Nature Rambles: Nature of nostalgia reveals reality of our environment

MIKE MILLER

MIKE MILLER

I recently found myself searching out landmarks and familiar sights from 40 years ago. Driving through Steven’s Point Wis., my old college town brought back a lot of memories. The town has changed over the decades. Many of the places that were around when I last resided there were now either old and dilapidated or gone and replaced by something new. Nostalgia can be a bittersweet emotional experience.

Perhaps forsaking the town and exploring my favorite natural areas would be a better method for satiating my nostalgic sweet tooth. When I was an undergraduate at University of Wisconsin-Stevens Point’s (UWSP) College of Natural Resources (CNR), I would often escape to a little-used public hunting and fishing area along a small river known for its population of brook trout. I first learned about it while on a field trip in a forest measurements class. In the nearby woods, beginning forestry students would cruise timber and learn all the ins-and-outs of calculating tree size and density, basal area and board-feet per acre. The memories of that mathematical exercise weren’t the reason I was longing to return. The trout stream was beckoning me. I had fished it a lot when I was younger. I never caught much, but the memories of the rippling riffles and placid pools were enchanting to both fish and student.

An area of recent timber harvest in eastern Portage County, Wis. Some trees are left to naturally re-seed the forest after a timber harvest.
MIKE MILLER

Hallowed grounds

As I was navigating my vehicle along the back roads of rural central Wisconsin, I was looking for a gravel road that used to take me to a chain gate marked by a rusty, bullet-ridden sign that simply stated “WDNR Public Hunting and Fishing Grounds.” Forty years later, the road was now paved and the chain gate was replaced by a parking lot and landscaped entrance complete with full signage and a long list of what amenities are available to visitors. This welcoming approach clashed with my nostalgic view of the way WDNR used to operate, but what was parked in the lot did bring back a fond memory … A rusty blue bus with peeling stick-on letters declaring “UWSP-CNR.”

When I was in college, the blue busses were likely surplus from the Korean War era. These new-old busses must be from a later line of military surplus, adorned with a later generation of rust and blue paint. They evoked memories of bone-jarring trips down gravel roads with a professor grinding gears as they tried to see how many undergrads could lose their lunch before their destination was reached.

New life

I parked by the “blue-beast” and saw a trail marked with blaze orange flagging and figured that the occupants must be out calculating how many 2x4s could be produced in the forest down the lane. A short hike in and there they were: Students festooned in boots, hard-hats, and the ubiquitous “cruising vest” adorned with all manner of measuring tools; diameter tapes, clinometers, measuring chains and calipers. Those were all familiar to me. New to me, and seemingly out of place, were the GPS receivers, satellite dishes, handheld computers and other modern gadgets. Worlds collided under a canopy of pine needles.

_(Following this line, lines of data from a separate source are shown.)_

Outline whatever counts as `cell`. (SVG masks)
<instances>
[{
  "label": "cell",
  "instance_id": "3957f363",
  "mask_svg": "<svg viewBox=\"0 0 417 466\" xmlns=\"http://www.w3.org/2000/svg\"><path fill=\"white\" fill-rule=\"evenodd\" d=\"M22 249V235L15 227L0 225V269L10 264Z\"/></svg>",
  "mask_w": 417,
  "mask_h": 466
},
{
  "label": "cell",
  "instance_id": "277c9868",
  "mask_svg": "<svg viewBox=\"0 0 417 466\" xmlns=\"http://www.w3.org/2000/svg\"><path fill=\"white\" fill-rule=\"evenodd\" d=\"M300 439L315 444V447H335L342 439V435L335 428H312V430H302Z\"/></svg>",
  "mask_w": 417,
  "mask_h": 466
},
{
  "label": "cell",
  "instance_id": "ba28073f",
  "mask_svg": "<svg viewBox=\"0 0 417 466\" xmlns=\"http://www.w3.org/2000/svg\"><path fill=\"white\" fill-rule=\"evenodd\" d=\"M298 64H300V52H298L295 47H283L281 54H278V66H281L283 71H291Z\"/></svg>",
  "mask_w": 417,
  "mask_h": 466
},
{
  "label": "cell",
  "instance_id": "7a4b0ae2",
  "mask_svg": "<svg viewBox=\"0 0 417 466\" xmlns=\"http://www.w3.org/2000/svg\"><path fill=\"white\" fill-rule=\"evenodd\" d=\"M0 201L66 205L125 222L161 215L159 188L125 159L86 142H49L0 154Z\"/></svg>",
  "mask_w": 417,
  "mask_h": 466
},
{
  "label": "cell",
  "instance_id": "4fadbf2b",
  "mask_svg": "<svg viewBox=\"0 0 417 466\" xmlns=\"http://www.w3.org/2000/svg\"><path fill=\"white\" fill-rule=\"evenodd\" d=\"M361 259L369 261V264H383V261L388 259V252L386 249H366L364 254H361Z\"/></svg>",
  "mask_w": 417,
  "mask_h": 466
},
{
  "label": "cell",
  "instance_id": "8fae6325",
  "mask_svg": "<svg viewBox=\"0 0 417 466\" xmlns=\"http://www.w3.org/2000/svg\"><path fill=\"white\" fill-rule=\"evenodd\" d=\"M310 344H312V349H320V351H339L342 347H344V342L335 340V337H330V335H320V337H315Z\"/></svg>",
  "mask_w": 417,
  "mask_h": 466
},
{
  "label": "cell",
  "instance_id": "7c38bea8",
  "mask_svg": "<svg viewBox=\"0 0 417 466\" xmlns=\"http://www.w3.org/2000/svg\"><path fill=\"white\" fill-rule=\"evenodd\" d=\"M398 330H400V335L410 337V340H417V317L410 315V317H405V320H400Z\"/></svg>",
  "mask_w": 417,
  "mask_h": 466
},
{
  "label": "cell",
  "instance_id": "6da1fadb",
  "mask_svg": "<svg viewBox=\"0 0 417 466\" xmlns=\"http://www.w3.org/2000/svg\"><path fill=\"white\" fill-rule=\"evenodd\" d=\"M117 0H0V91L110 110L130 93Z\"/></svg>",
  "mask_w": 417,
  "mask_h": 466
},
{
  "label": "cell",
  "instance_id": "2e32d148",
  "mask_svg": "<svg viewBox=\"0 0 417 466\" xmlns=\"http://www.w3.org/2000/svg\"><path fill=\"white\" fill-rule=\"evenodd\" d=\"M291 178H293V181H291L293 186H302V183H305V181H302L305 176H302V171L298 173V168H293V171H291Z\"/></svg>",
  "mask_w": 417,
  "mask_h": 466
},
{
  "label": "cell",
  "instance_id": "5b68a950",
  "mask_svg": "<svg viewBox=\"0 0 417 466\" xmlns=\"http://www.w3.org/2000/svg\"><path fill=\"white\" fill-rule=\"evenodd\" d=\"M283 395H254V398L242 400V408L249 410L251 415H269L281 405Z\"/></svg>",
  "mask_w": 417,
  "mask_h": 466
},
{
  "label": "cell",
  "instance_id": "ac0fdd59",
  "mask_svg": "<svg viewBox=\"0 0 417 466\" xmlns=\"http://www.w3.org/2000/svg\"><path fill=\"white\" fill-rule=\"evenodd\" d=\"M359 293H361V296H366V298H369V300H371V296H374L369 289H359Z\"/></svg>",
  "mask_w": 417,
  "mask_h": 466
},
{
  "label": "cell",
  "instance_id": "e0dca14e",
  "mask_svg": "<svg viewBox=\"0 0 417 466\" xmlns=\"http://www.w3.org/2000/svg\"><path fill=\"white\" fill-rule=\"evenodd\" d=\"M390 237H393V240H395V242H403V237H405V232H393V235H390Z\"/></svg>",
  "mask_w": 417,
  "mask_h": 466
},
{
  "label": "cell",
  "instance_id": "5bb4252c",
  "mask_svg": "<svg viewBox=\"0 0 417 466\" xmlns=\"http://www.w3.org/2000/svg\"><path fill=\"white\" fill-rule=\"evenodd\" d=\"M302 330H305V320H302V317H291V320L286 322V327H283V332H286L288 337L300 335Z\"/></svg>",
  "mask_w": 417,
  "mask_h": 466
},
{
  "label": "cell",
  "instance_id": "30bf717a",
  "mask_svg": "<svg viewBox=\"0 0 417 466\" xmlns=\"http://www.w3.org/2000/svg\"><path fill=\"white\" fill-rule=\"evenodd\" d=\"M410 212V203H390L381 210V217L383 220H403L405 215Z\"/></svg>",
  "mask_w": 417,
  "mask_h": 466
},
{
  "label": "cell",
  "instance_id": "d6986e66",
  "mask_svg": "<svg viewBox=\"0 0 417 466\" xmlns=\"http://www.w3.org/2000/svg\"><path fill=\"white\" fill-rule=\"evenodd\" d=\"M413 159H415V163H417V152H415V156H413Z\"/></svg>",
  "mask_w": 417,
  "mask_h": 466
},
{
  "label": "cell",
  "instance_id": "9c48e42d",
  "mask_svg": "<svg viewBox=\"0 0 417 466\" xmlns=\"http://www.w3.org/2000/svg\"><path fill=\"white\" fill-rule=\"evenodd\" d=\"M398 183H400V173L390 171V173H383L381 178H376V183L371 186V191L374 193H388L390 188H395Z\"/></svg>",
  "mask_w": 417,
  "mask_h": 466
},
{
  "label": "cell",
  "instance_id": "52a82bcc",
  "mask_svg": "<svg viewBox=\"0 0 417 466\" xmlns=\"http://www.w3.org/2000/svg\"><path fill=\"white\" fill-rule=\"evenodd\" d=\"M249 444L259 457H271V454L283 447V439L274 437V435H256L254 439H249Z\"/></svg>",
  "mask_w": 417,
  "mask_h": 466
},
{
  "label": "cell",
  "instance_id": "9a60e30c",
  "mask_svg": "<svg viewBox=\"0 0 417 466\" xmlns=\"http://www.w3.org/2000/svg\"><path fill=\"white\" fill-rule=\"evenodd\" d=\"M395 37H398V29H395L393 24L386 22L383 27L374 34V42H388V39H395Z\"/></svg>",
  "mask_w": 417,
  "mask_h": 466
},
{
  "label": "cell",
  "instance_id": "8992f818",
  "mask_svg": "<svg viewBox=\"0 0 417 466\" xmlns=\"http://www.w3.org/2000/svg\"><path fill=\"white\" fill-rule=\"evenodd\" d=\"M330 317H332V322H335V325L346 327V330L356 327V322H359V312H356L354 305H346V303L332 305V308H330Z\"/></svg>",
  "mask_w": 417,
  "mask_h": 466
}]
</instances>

A gray-bearded gentleman wearing a Tilley Hat saw me and ambled over. I am immediately feeling like a young student who walked into class an hour late. As it turns out, he is at least a decade younger than I am, but he is indeed the professor in charge of this crew. His students were out determining forest productivity and predicting when the best time to harvest the forest will be. I chuckle and related to him that more than 40 years ago I was among the students doing the same exercise. As I looked around the forest, the trees looked the same size and age as when I was there decades ago.

Back to reality

The forest I remembered was last logged in 1924, so surely these trees must be 100 years old. I asked the professor about the student’s insights and what predictions they had for the forest’s fate. He said that the trees were about 40 years old, and the students predicted that the best time to harvest them would be in another 40 years.

Then it dawned on me … I’m in the wrong part of the woods. This is not the forest my class measured.

I asked the prof if there were other forest tracts that would be aging at about 100 years. He said that forests of that age would be about a quarter mile south of where we were, and he pointed down a trail towards them. As I left, he stopped me and said, “If you were cruising timber 40 years ago down that way, I’m afraid that what you will find will not be the same. That was all logged off last winter.”

Down the trail, the reality sinks in. The academic exercise of the student evolved into the existential threat to forests throughout the world. We need wood to build things, and wood comes from forests. The forest I knew is gone. I always knew that it was destined for a timber harvest, but I never really thought that it might happen in my lifetime. That’s the trap of nostalgia … it is focused on the self. The litmus of a nostalgic emotion is how a historical stimulus makes you feel. How does the forest “feel” about me? When we become nostalgic about nature, we walk a knife’s edge between deepening our sense of place in the natural world and ignoring the realities of an environment filled with dynamic and ever-changing forces. Some of these changes occur naturally, others are human caused.

As I sit on a huge stump of what was once a century old white pine. What is left of the forest I knew whispers to me … “Welcome back. It’s been a long time since you were here. I’ve changed a bit, but I hope you will take some time to get to know me again as I grow. Let’s do this journey together.”